Author, air show pilot join fight to save Wright brothers factory

Air show performer Patty Wagstaff and Pulitzer Prize-winning author David McCullough have a message for America: Save the Wright brothers factory site in Dayton, the first place in the United States where aircraft were assembled.

Both appear in videos on the National Aviation Historic Alliance YouTube website backing the organization’s $4 million drive to preserve the 54-acre-site and a row of abandoned factory buildings that later became part of the Delphi Home Avenue auto parts producing plant.

“These are symbolic or emblematic structures in that they contain a story of importance not just to this community but to the country and to the world,” McCullough says in the video. McCullough, author of the 2015 book The Wright Brothers, visited Dayton this year to talk about the best-seller and Dayton’s famous native sons.

As envisioned, visitors to the site would see a restored version of what aircraft making looked like in the factory at West Third Street near Abbey Avenue more than a century ago.

“I want to see what it was really like and I think the only way you can do that is to make this place as real as it was and bring it back to its original space,” Wagstaff says in the video. The aerial acrobatic champion who has won numerous awards is a frequent performer at the Dayton Air Show.

Timothy Gaffney, NAHA spokesman, said the organization was “honored to have people of such stature” back the preservation initiative.

“They did this voluntarily,” he said. “They weren’t paid. The messages were not scripted.”

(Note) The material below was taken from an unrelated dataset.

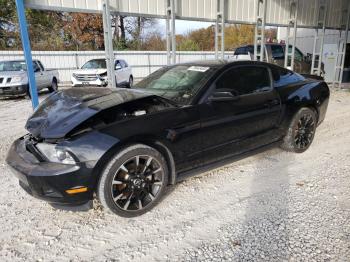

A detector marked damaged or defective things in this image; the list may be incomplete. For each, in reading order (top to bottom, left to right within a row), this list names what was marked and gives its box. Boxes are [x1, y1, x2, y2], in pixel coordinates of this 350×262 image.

crumpled hood [26, 87, 152, 139]
damaged headlight [36, 143, 76, 164]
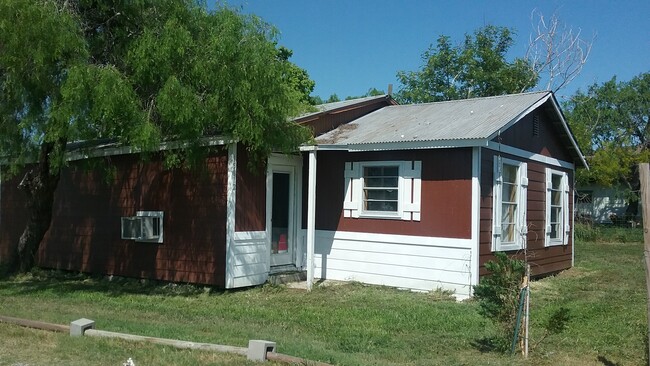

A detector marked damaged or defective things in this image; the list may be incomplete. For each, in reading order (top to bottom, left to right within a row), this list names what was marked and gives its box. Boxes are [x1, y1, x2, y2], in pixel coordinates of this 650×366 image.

rusty metal roof [314, 91, 552, 147]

NAHA has raised about half of the money needed. The state has contributed more than $1 million, and the city of Dayton has pledged $500,000. The group has targeted purchase of the property by the end of the year.

In June, the Dayton Metro Library announced a $10 million plan to build a 24,000-square-foot library branch on seven acres of the property. The new library would replace two others.

Among other plans, the alliance would sell seven acres to the Dayton Metro Library and sell Buildings 1 and 2 to the National Park Service. The goal is also to bring commercial and industrial investment to the old manufacturing brownfield.